> **Spatial relationship records**:
------------------------------------------------

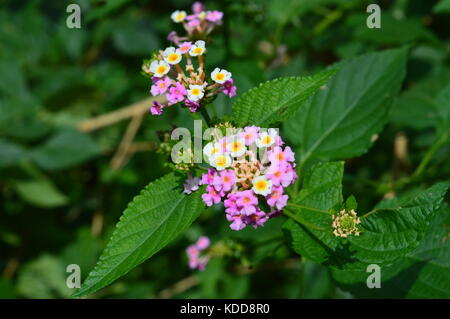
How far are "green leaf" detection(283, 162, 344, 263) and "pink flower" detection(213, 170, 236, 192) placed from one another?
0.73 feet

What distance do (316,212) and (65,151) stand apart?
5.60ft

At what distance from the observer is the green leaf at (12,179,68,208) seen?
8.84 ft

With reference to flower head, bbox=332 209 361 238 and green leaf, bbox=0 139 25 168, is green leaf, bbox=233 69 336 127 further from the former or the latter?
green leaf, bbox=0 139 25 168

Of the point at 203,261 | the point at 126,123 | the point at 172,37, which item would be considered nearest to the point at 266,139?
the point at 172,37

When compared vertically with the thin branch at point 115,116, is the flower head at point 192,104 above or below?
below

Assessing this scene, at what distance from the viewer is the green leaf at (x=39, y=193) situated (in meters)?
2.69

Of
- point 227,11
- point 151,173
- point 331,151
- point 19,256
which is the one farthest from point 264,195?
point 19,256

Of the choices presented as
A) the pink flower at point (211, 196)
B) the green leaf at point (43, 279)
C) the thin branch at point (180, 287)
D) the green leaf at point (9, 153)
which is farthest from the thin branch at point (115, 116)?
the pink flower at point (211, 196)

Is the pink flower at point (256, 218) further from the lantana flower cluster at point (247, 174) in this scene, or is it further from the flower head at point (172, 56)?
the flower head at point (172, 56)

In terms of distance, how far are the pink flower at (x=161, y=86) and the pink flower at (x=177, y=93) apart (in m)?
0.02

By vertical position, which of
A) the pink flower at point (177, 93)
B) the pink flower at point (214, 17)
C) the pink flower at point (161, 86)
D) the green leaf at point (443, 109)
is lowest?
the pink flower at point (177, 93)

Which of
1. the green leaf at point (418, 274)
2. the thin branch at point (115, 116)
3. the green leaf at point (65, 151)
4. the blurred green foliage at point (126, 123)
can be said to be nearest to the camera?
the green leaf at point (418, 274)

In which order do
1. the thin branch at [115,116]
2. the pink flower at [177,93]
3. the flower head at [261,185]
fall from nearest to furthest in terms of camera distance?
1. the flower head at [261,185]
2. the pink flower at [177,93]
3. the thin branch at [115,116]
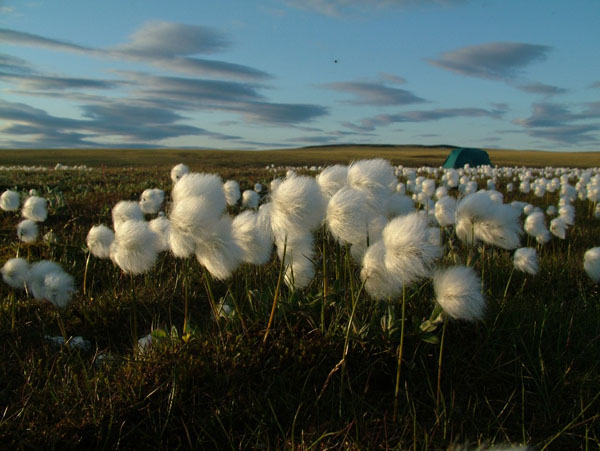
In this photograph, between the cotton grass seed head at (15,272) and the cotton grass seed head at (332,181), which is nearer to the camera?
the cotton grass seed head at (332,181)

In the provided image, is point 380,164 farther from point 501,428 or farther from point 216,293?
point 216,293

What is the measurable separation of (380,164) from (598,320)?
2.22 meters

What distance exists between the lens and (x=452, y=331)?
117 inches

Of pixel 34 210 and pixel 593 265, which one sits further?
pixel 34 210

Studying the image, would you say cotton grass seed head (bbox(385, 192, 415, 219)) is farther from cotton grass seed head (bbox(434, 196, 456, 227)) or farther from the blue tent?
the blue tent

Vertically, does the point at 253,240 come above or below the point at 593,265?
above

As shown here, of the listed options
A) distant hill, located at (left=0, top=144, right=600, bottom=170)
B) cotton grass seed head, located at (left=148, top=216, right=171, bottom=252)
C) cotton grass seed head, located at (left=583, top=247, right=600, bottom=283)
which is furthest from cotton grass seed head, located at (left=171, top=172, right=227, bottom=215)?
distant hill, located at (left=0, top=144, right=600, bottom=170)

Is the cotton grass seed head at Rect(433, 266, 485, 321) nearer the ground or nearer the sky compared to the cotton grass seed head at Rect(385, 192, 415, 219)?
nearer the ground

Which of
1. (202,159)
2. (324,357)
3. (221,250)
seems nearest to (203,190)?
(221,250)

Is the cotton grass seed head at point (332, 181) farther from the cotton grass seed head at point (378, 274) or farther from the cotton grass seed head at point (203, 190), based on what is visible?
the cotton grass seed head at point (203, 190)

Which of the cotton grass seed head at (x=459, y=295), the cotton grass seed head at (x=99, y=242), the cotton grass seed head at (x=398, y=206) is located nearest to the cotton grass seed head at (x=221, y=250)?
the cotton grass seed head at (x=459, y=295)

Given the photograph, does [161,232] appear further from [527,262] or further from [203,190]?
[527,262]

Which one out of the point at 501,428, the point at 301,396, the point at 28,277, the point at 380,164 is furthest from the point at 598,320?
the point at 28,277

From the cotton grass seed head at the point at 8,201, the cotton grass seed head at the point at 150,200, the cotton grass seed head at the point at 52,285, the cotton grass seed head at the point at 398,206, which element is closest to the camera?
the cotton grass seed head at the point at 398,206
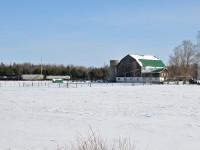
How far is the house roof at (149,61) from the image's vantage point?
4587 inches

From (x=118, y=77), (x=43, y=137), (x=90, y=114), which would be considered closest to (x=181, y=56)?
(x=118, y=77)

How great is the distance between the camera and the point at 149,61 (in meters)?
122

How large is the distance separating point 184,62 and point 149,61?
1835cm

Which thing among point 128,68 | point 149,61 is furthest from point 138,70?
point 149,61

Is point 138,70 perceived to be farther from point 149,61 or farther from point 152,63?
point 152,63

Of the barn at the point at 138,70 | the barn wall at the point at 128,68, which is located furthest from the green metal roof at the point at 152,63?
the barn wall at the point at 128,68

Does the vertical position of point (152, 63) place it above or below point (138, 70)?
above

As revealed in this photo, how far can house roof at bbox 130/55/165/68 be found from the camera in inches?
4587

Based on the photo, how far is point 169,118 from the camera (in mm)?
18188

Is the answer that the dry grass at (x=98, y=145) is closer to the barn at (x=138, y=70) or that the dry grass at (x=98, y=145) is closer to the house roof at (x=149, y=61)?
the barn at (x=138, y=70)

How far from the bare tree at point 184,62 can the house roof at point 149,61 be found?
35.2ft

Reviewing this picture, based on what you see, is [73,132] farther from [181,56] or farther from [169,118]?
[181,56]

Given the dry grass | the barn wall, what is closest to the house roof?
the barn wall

------------------------------------------------

> **Exercise directions**:
Excluding the pictures, restate the records above word for word.

> **Worked solution**:
How far are "green leaf" detection(283, 162, 344, 263) and "pink flower" detection(213, 170, 236, 192) placed from one another?
0.73 feet

What distance do (316,212) and (65,151) stand apart?
5.60ft

At what distance from the observer is the green leaf at (12,179,68,208) seen?
8.84 ft

With reference to flower head, bbox=332 209 361 238 and green leaf, bbox=0 139 25 168, is green leaf, bbox=233 69 336 127 further from the former or the latter?
green leaf, bbox=0 139 25 168

Of the point at 203,261 | the point at 126,123 | the point at 172,37, which item would be considered nearest to the point at 266,139?
the point at 172,37

When compared vertically with the thin branch at point 115,116, is the flower head at point 192,104 above or below?
below

Assessing this scene, at what distance from the viewer is the green leaf at (x=39, y=193) situated (in meters)?
2.69

Of
- point 227,11
- point 151,173
- point 331,151
- point 19,256
which is the one farthest from point 264,195?
point 19,256

Of the choices presented as
A) the pink flower at point (211, 196)
B) the green leaf at point (43, 279)
C) the thin branch at point (180, 287)
D) the green leaf at point (9, 153)
which is farthest from the thin branch at point (115, 116)?
the pink flower at point (211, 196)

Is the pink flower at point (256, 218) further from the lantana flower cluster at point (247, 174) in this scene, or is it further from the flower head at point (172, 56)?
the flower head at point (172, 56)

In terms of distance, how far are the pink flower at (x=161, y=86) and the pink flower at (x=177, y=93) apart (in m)?
0.02

By vertical position, which of
A) the pink flower at point (177, 93)
B) the pink flower at point (214, 17)
C) the pink flower at point (161, 86)
D) the green leaf at point (443, 109)
is lowest?
the pink flower at point (177, 93)

Which of
1. the green leaf at point (418, 274)
2. the thin branch at point (115, 116)
3. the green leaf at point (65, 151)
4. the blurred green foliage at point (126, 123)
can be said to be nearest to the camera?
the green leaf at point (418, 274)

In which order do
1. the thin branch at [115,116]
2. the pink flower at [177,93]
3. the flower head at [261,185]
fall from nearest to furthest in terms of camera distance?
1. the flower head at [261,185]
2. the pink flower at [177,93]
3. the thin branch at [115,116]
In this photograph, between the cotton grass seed head at (15,272) and the cotton grass seed head at (332,181), which is nearer to the camera?
the cotton grass seed head at (332,181)

In the provided image, is point 380,164 farther from point 501,428 or farther from point 216,293?
point 216,293

What is the measurable separation of (380,164) from (598,320)?
2.22 meters

What distance exists between the lens and (x=452, y=331)?
117 inches

Of pixel 34 210 and pixel 593 265, which one sits further?
pixel 34 210

Studying the image, would you say cotton grass seed head (bbox(385, 192, 415, 219)) is farther from cotton grass seed head (bbox(434, 196, 456, 227)) or farther from the blue tent?
the blue tent

Vertically, does the point at 253,240 come above or below the point at 593,265?
above

As shown here, of the listed options
A) distant hill, located at (left=0, top=144, right=600, bottom=170)
B) cotton grass seed head, located at (left=148, top=216, right=171, bottom=252)
C) cotton grass seed head, located at (left=583, top=247, right=600, bottom=283)
which is furthest from cotton grass seed head, located at (left=171, top=172, right=227, bottom=215)?
distant hill, located at (left=0, top=144, right=600, bottom=170)

Is the cotton grass seed head at Rect(433, 266, 485, 321) nearer the ground or nearer the sky compared to the cotton grass seed head at Rect(385, 192, 415, 219)?
nearer the ground

Which of
1. (202,159)
2. (324,357)
3. (221,250)
seems nearest to (203,190)?
(221,250)

Is the cotton grass seed head at point (332, 181) farther from the cotton grass seed head at point (378, 274) or farther from the cotton grass seed head at point (203, 190), based on what is visible?
the cotton grass seed head at point (203, 190)

Which of the cotton grass seed head at (x=459, y=295), the cotton grass seed head at (x=99, y=242), the cotton grass seed head at (x=398, y=206) is located nearest to the cotton grass seed head at (x=221, y=250)?
the cotton grass seed head at (x=459, y=295)

Given the photograph, does [161,232] appear further from [527,262] or further from [203,190]?
[527,262]

Which one out of the point at 501,428, the point at 301,396, the point at 28,277, the point at 380,164 is furthest from the point at 598,320?
the point at 28,277

From the cotton grass seed head at the point at 8,201, the cotton grass seed head at the point at 150,200, the cotton grass seed head at the point at 52,285, the cotton grass seed head at the point at 398,206, which element is closest to the camera?
the cotton grass seed head at the point at 398,206
How far is the house roof at (149,61) from the image's vantage point?
4587 inches

From (x=118, y=77), (x=43, y=137), (x=90, y=114), which would be considered closest to (x=181, y=56)?
(x=118, y=77)

How great is the distance between the camera and the point at 149,61 (in meters)?
122

How large is the distance separating point 184,62 and point 149,61?
1835cm

Which thing among point 128,68 | point 149,61 is furthest from point 138,70?
point 149,61

Is point 138,70 perceived to be farther from point 149,61 or farther from point 152,63?
point 152,63

Of the barn at the point at 138,70 | the barn wall at the point at 128,68, which is located furthest from the green metal roof at the point at 152,63?
the barn wall at the point at 128,68

Does the vertical position of point (152, 63) place it above or below point (138, 70)?
above

As revealed in this photo, how far can house roof at bbox 130/55/165/68 be found from the camera in inches?
4587

Based on the photo, how far is point 169,118 from the camera (in mm)?
18188

Is the answer that the dry grass at (x=98, y=145) is closer to the barn at (x=138, y=70) or that the dry grass at (x=98, y=145) is closer to the house roof at (x=149, y=61)?
the barn at (x=138, y=70)

How far from the bare tree at point 184,62 can the house roof at point 149,61 be found?
35.2ft

Reviewing this picture, based on what you see, is [73,132] farther from [181,56] or farther from [169,118]?
[181,56]

Given the dry grass | the barn wall, what is closest to the house roof?
the barn wall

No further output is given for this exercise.